BUTTS & GUTS | Week 21

PART 1:
5 Rounds
Not for Time
12 Dumbbell Frog Squats
12 Weighted rotating side planks
(12 each side)

RX:  No real RX - go as heavy as you can with controlled movement for both!

You can also do the KB squats with a belt and weight attached to it around your waist.

Put your score in as the weight you used for the Frog Squats.For the Frog Squats you will start in the top of a push up with the hands on the dumbbells.  You will jump your feet to your hands in your squat position - butt below knees, chest up, knees out, heels down.  From here you will basically stand up out of the squat - squat not deadlift - with the dumbbells in the hands.  Squat back down to place them back down and then jump back.

For the side plank rotations - this is challenging even without weight, so if you need to - start there.  You may do this with a small plate or a dumbbell. Keep the hips lifted!

List weight that you use for squats and put weight that you do for planks in comments.

PART 2:

20 Min EMOM
Minute 1 - Max Side to Side Lunge Hops Left
Minute 2 - Max Side to Side Lunge Hops Right
Minute 3 - Max Hollow Rocks
Minute 4 - Rest

This circuit is a booty and ab blaster!

Put the ability to enter score in there if you want - but main point is to keep moving through the whole minute each time!For the side to side lunge hops - you will basically be JUST above the bottom of a lunge and will hop side to side holding that position.  Goal is to not stand all the way up throughout the whole minute but keep moving from that lunge position.

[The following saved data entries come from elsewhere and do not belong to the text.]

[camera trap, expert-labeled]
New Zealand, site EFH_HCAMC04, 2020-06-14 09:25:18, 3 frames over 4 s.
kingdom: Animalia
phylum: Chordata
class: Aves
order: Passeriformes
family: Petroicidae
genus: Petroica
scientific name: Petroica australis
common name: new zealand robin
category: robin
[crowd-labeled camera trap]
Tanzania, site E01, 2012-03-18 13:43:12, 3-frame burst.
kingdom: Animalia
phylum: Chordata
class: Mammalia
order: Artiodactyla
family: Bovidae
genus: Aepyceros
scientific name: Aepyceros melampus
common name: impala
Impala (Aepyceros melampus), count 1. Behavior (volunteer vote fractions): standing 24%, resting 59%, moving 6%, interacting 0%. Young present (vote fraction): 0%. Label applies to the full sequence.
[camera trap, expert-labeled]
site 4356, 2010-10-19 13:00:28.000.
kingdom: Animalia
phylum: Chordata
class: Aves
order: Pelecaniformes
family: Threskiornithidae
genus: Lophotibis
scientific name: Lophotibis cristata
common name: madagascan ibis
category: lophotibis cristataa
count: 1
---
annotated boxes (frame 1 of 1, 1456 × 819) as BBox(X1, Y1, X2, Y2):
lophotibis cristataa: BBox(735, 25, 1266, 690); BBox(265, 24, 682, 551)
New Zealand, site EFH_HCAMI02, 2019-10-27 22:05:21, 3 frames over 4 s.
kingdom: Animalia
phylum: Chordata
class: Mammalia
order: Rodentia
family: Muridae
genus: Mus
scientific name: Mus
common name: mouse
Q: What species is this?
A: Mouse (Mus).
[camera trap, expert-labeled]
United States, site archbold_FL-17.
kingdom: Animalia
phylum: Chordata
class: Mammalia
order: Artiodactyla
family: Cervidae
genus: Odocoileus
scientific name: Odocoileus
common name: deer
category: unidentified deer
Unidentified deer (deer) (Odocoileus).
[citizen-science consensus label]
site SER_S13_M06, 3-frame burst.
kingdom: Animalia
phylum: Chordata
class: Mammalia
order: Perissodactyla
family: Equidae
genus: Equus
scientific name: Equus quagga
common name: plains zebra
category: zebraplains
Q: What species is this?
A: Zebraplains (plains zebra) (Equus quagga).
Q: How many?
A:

For extra fun jump up onto something low like a 25 or 45 # plate.  Only if you are comfortable doing it!

For the hollow rocks - either keep rocking the whole minute - or scale to just a hollow hold or bringing the knees in and rocking.  But hold position!

Pull the lower back into the ground and lift the tailbone and shoulders off of the floor in order to find the correct position.  Think about drawing the belly and abs in - not pressing them out!